What doesn't work is repetitive mental exercises or drills. Now this is very caché now, If you do Sudoku puzzles or video games, it should stave off dementia or whatever, and of course being mentally stimulated is a good thing. You can always be cognitively not at your optimum if you aren't stimulating yourself, but it doesn't undo chemobrain symptoms. For instance, I had a gentle - a young man who, when I was speaking at a bone marrow transplant survivor's conference, managed to get through Law School, but had failed his Bar Exam twice and he was quite nervous about that. And his wife was having him do Sudoku puzzles to try to help make his brain better, which he didn't even like doing.
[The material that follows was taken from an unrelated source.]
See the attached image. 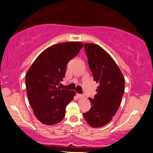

It was like doing Sudoku puzzles will not help you pass the Bar Exam. You really have to be much more organized about it. So doing video games or crosswords, what happens is you get better at that thing, but it doesn't stop you from blocking on a word in conversation. So if you enjoy doing it, do it, but it doesn't generalize to other aspects of your life.

So, in conclusion, a longitudinal design, that is testing people over time is essential, so we can attribute a cause of --- of a problem and determine a change within a specific individual. Cognitive outcome is particularly relevant in diseases where survival is not tremendously useful or we don't have good treatment, such as glioblastoma or pancreatic cancers. In fact, enhancing quality of life may be the main impact we have in certain populations, but the assessment tools need to be sensitive. You have to be able to catch it. And, of course, therapeutic interventions can improve function and quality of life.

And this is a really interesting area of research right now. When I started at MD Anderson over 25 years ago, I was kind of all by myself doing memory testing on patients and I --- it didn't go very far, but now it's a really interesting multidisciplinary area, where we're working with animal models and drug discovery, molecular epidemiology, imaging, and so on. It's an exciting area.

But I believe that optimizing the quality of life of cancer patients is essential and should be as proactive and aggressive as their anti-cancer therapy. Thank you very much for your attention and please let us know if this was helpful to you.